Christopher Owens – Lysandre
Christopher Owens may’ve stepped away from Girls, but he’s just as in touch with his sensitive side, writes DOUG WALLEN.
For someone making his first solo record, Christopher Owens doesn’t divorce himself from his former band altogether. In fact, he zooms in on Girls’ debut 2008 tour for a touching song-by-song yarn about how love came to him and then departed. The thrill of meeting Lysandre’s namesake Frenchwoman dovetails with the glory of being on the road for the first time and connecting with listeners around the world. Despite the fact that neither the relationship nor the band last to this day, Owens doesn’t succumb to bitterness. He’s oddly wise and mellow about it all, seeing the beauty in the end as much as in the start.
The music reflects his inner-peace, right from Vince Meghrouni’s weightless flute passage on the opening, instrumental title theme. It’s a sign of the breeziness to come, as is the album’s first lyric on the next song: “So here we go.” From there the journey unspools as smoothly as can be, even through bleaker anecdotes of cops, drugs and easy money (‘New York City’). Such youthful misadventures may be overly familiar – “Rock and roll in New York City,” he sighs – but it comes off more like an archetype than a cliche. And it’s very much Owens’ unique story, guided by his comforting voice and such babbling, folk-centred arrangements.
At his best, Owens makes those archetypal themes seem fragile and new. He gets at both the consuming and healing aspects of new love, and how some of both carries on even after the love has run its course. Such serenity can give the album a fleeting vibe and, in contrast to Girls’ frequent longwinded sprawl, no songs hit the four-minute mark. There’s also an adult-contemporary placidity to the music itself. But again, lightness is the goal, from the lyrics on ‘Here We Go Again’ about shaking off the bad vibes brought by others to the painstakingly kitschy sax lines, dub twinges and female harmonies of the mostly instrumental ‘Riviera Rock’.
“He’s a relaxed and romantic balladeer, as at peace with himself as, say, Jonathan Richman”
That doesn’t mean Owens can’t still floor us with a perfectly delivered sentiment. “Everything I say has been said before,” he croons on ‘Love is in the Ear of the Listener’, again fully aware of the well-documented feelings he’s expressing. “But that’s not what makes or breaks a song,” he decides, even as he thinks aloud about other things he could sing about.
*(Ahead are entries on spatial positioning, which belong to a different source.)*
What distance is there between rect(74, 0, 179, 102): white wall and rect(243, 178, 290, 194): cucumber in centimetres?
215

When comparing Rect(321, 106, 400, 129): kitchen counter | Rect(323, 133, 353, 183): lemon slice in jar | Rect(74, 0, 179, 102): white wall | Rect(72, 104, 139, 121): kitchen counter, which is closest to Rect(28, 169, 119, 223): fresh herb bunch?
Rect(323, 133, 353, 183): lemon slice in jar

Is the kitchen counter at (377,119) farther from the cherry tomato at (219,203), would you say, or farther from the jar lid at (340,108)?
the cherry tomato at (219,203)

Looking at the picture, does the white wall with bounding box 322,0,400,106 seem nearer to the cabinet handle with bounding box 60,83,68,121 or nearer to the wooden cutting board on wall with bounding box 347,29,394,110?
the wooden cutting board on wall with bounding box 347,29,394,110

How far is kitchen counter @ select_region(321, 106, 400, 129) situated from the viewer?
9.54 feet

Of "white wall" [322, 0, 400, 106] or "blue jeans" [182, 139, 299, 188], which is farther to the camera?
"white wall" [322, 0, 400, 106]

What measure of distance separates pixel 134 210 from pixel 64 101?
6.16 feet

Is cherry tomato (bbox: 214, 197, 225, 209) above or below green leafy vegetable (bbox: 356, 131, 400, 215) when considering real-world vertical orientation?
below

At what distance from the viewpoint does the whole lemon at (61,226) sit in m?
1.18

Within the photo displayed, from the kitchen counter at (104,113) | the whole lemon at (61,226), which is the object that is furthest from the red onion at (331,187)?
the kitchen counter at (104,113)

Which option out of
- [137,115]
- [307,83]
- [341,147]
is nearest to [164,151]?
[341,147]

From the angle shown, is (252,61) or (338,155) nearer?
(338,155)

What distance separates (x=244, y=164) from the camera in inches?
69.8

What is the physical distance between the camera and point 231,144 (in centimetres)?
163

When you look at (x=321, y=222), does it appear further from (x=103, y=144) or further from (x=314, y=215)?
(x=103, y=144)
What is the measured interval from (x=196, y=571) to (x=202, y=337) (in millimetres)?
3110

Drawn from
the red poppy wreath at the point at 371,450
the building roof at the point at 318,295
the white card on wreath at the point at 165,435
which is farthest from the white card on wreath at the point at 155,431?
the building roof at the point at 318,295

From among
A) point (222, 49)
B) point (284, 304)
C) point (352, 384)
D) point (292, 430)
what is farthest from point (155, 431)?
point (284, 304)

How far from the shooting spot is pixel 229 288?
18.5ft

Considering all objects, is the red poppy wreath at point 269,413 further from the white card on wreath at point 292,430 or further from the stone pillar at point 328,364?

He’s a relaxed and romantic balladeer, as at peace with himself as, say, Jonathan Richman. “Always make the time for love,” he instructs on the cutesy title track, while ‘Everywhere You Wear’ includes an invitation to sit on his lap and a dissection of that long-time-coming first kiss.
That innocence is very much a throwback to 1950s crooners and Buddy Holly-type early rockers, and Owens plays up to all of it. But he’s not ignoring the sad side of the story; he’s more weaving it so closely with the happy that they’re not so much contrasting as coexisting. The closing ‘Part of Me (Lysandre’s Epilogue)’ gets at this best, its Fred Neill-ish stream of acoustic guitar leading him to a line that’s both thankful and frank: “Oh you were a part of me/But that part of me is gone.” He touches on the challenge of distance too, geographical and otherwise.
As Owens begins to increase his own distance from the acclaimed band he ended in mid-2012, one can only hope he remains as lucidly in touch with his emotions.